第8話 立ち食いうどん

ぷりぷりの海老に、つゆでトロトロになった衣。

あの海老天は、いつ食べたんだっけか。


 駅のアナウンスと、たくさんの靴が通り過ぎる音が耳元で響いていく。それらの音は、これから食事に向かうはずなのに、胸の中のありもしない不安やモヤモヤをどうしようもなく煽ってくるのだった。

記憶がぼんやりと浮かんだのは、幼い頃。親と一緒に駅に来た記憶。確か、小さな舞台を見にきたのだと思う。少し早めに駅に着いて、夕ご飯もここで済ませちゃおう、と改札を出てすぐの右手にある『立ち食いうどん』屋さんに母に手を引かれ入っていった。

母が注文をする、のを聞きながら店内をチラッと見る。

黒っぽい服に身を包んだ大人たちが順番に並んで、コツコツと足早に横を過ぎ去っていく。「さ、食べよう」と母の声がして、ここはご飯を食べる場所なのだと思い出す。

立ち食いのために壁に取り付けられた台が自分には高すぎるから、一段低い場所で、大人の荷物と肩を並べて食べた。なんでだろう、味はろくに覚えていないのに、ツヤツヤと油で光るうどんが入った、あの大きな器の色は覚えている。母が黙って銀色の容器を器の上で振る。私の視線に気づいて、声をかける。「七味、使う?」私は首を振った。


 それから少し経って、友人と少し遠くの街へ出掛けることになった。いつもよりちょっとお洒落な洋服に肩を通して、お気に入りの鞄を手に持つ。電車を降りて、まだあまり見慣れない周りの風景を空気ごと吸って、吐き出す。お昼どうしようか、と友人に声をかける。「何でもいいや。

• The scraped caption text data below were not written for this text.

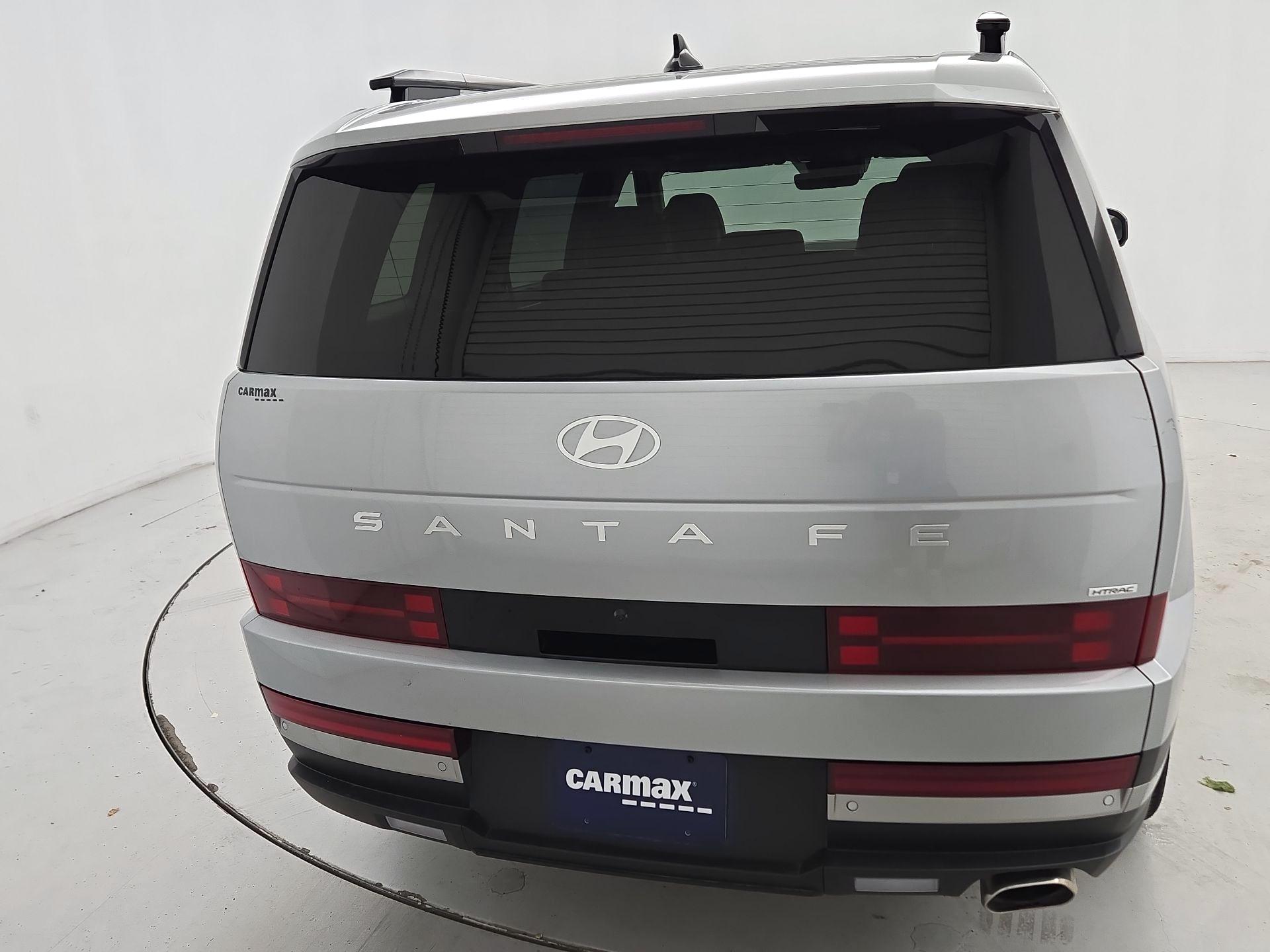 Thumbnail: 2024 Hyundai Santa Fe - 6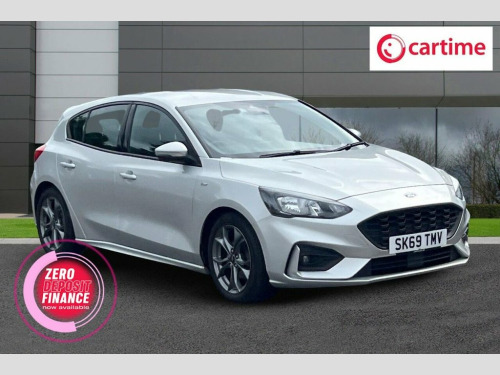 Ford Focus  1.5T EcoBoost ST-Line Hatchback 5dr Petrol Manual 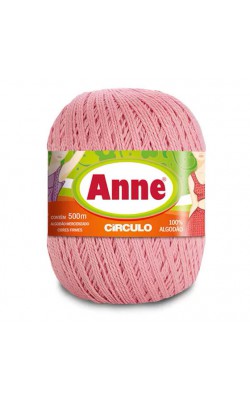 LINHA ANNE 500 M ROSA ANTIGO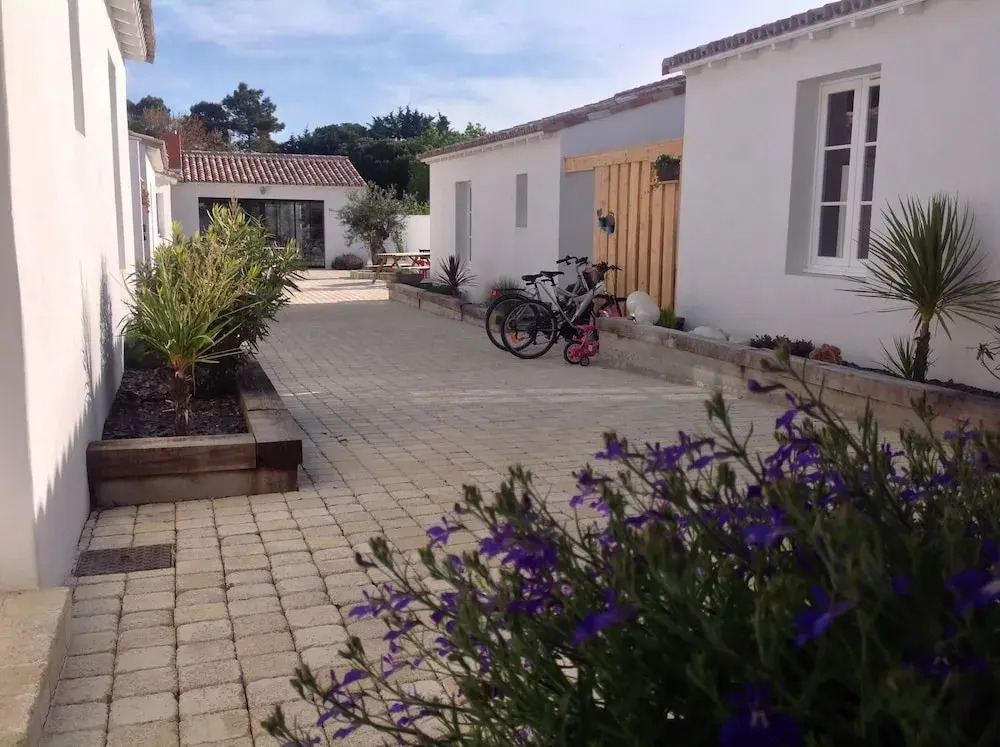 Le Clos Maritais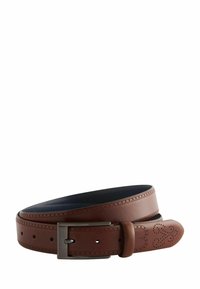 Non sélectionné, brown
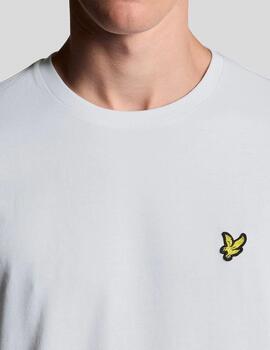 Camiseta Lyle&Scott Blanca Unisex
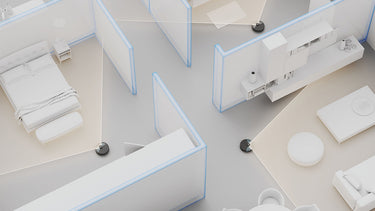 Get your home map in a few minutes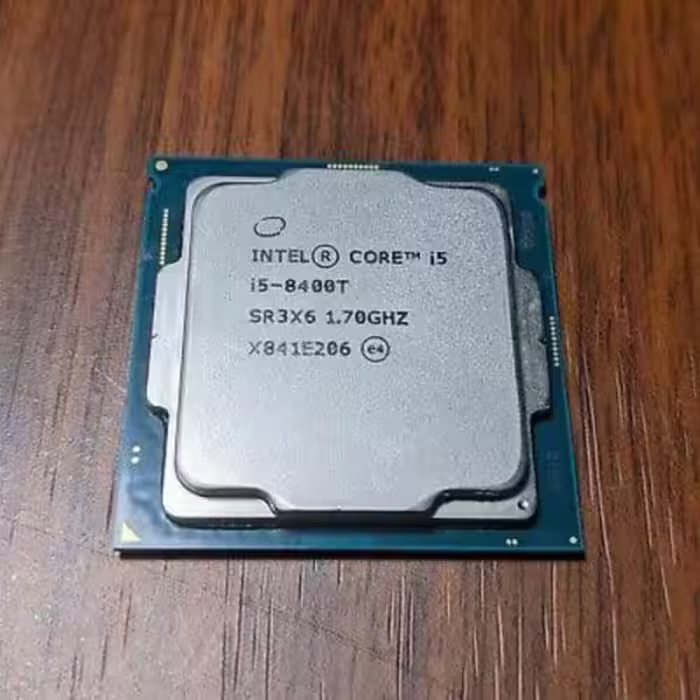 پردازنده Intel Core i5-8400T (تری)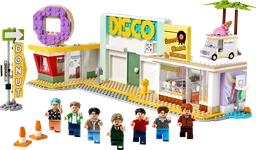 LEGO BTS Dynamite (21339)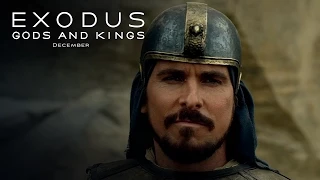 Exodus: Gods and Kings | Something Is Coming TV Commercial [HD] | 20th Century FOX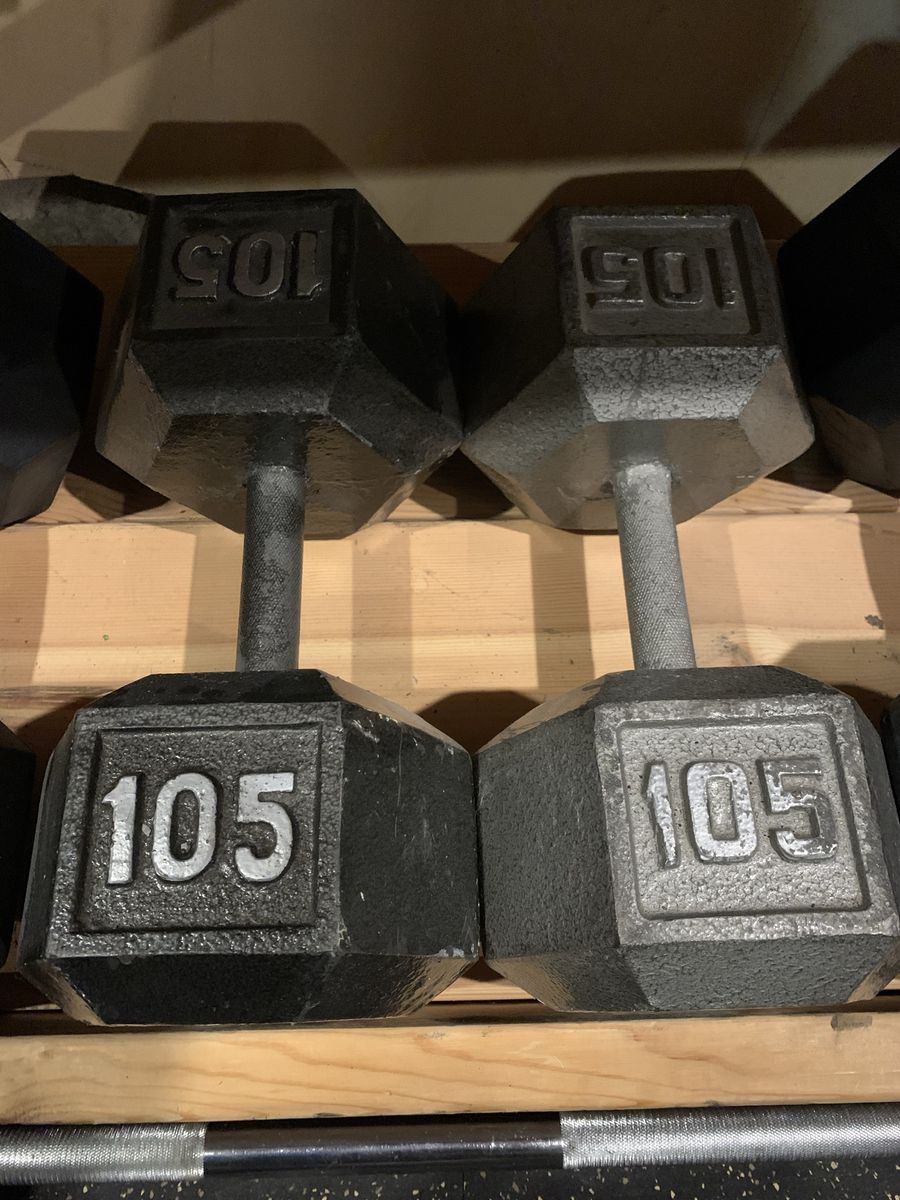 Dumbbells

どうしようね」と2人して同じような返答をしながら駅の出口へと進んでいく。改札を出て、周りを見渡す。目の前にはコンビニと、コンコース先にある幾つかの飲食店の看板が見える。少し歩いた先にはレストラン街を最上階に構える百貨店がある。さて、どうしようかな、と首を右に向けた。

久しぶりに、『立ち食いうどん』屋さんの暖簾をくぐった。うどんを頼んで会計を済ませると、おばちゃんがものの数秒で注文したうどんを出してくる。慌てて水を汲んで、席(?)に移動する。

あの日と変わらない姿をした麺を見つめて、啜る。ちゅるん、と唇の上を通り過ぎた感触に、味が口の中でふんわりと広がっていく。

映像は思い出せたのに、食べたはずの味はどうして忘れてしまったのだろう。

黒い器の上に箸を置く。あっという間に完食してしまった。少し遅れて完食する友人を待って、盆に乗った食器を返却口に戻して店を出る。


今は行かなくなって久しいけれど、家でテレビを見ながらのんびり食べるうどんや、お店で喧騒の中食べるうどんとはまた違う情景と味が思い出の中に揺蕩たゆたっている。今度こそこの味を忘れないうちに、またあの場所に行きたいものだ。